Distilling Privileged Information for Dubins Traveling Salesman Problems with Neighborhoods
This work addresses the problem of efficiently planning tours for vehicles with motion constraints, such as drones or robots, in applications like surveillance or delivery, though it is incremental as it builds on existing heuristics and learning techniques.
The paper tackles the Dubins Traveling Salesman Problem with Neighborhoods (DTSPN) by developing a learning method that uses privileged information distillation and supervised adaptation to generate tours for non-holonomic vehicles, achieving solutions about 50 times faster than the LinKernighan heuristic (LKH) algorithm and outperforming other imitation learning and RL approaches.

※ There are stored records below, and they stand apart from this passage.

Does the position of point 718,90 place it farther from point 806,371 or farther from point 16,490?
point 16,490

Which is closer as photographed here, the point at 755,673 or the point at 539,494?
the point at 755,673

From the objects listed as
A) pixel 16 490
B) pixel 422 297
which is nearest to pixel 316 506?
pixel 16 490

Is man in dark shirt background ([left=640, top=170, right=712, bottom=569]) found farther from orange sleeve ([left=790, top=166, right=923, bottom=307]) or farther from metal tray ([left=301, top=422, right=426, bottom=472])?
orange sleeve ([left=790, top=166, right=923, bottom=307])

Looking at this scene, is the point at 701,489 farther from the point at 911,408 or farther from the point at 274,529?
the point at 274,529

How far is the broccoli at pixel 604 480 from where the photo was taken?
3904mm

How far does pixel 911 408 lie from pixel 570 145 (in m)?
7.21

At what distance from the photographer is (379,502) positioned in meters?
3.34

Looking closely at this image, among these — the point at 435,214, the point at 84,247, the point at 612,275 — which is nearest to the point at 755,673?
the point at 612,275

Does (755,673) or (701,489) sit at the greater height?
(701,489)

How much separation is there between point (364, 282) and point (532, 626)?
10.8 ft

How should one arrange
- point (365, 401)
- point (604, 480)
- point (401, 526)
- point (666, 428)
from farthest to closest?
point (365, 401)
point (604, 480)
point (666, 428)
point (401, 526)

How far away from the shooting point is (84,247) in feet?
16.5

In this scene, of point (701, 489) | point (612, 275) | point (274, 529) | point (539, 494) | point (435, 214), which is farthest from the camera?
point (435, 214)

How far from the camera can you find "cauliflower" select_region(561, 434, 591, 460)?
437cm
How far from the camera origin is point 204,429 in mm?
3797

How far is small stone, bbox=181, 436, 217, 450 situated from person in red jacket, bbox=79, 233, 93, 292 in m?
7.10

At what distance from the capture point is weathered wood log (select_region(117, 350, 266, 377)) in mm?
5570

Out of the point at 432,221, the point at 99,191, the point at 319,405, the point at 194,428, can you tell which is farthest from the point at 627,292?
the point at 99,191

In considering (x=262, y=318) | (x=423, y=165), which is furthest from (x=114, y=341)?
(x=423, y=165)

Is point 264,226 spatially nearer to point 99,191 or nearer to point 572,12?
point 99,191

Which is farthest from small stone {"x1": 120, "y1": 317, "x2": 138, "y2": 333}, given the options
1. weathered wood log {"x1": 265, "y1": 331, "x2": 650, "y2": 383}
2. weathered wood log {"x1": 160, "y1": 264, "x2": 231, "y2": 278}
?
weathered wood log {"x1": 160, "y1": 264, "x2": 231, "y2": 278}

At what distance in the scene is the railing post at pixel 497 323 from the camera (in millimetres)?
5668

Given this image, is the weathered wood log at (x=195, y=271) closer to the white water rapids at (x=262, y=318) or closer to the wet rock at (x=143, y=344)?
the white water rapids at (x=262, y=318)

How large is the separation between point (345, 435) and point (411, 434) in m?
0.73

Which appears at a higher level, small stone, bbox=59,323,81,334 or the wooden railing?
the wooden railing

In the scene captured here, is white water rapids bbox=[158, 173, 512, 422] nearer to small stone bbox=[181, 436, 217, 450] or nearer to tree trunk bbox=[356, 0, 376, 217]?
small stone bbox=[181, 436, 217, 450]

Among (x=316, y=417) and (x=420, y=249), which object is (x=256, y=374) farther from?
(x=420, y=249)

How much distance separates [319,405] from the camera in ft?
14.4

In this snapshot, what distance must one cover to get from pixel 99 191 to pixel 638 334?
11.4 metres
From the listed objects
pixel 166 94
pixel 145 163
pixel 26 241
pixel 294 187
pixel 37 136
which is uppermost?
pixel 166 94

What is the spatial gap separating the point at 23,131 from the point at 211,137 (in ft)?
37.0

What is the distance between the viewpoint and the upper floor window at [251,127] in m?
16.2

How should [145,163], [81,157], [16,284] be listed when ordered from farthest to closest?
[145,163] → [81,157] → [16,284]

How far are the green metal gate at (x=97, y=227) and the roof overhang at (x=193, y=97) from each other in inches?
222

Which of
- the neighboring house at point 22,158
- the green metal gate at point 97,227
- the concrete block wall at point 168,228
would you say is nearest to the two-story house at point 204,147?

This paper presents a novel learning approach for Dubins Traveling Salesman Problems(DTSP) with Neighborhood (DTSPN) to quickly produce a tour of a non-holonomic vehicle passing through neighborhoods of given task points. The method involves two learning phases: initially, a model-free reinforcement learning approach leverages privileged information to distill knowledge from expert trajectories generated by the LinKernighan heuristic (LKH) algorithm. Subsequently, a supervised learning phase trains an adaptation network to solve problems independently of privileged information. Before the first learning phase, a parameter initialization technique using the demonstration data was also devised to enhance training efficiency. The proposed learning method produces a solution about 50 times faster than LKH and substantially outperforms other imitation learning and RL with demonstration schemes, most of which fail to sense all the task points.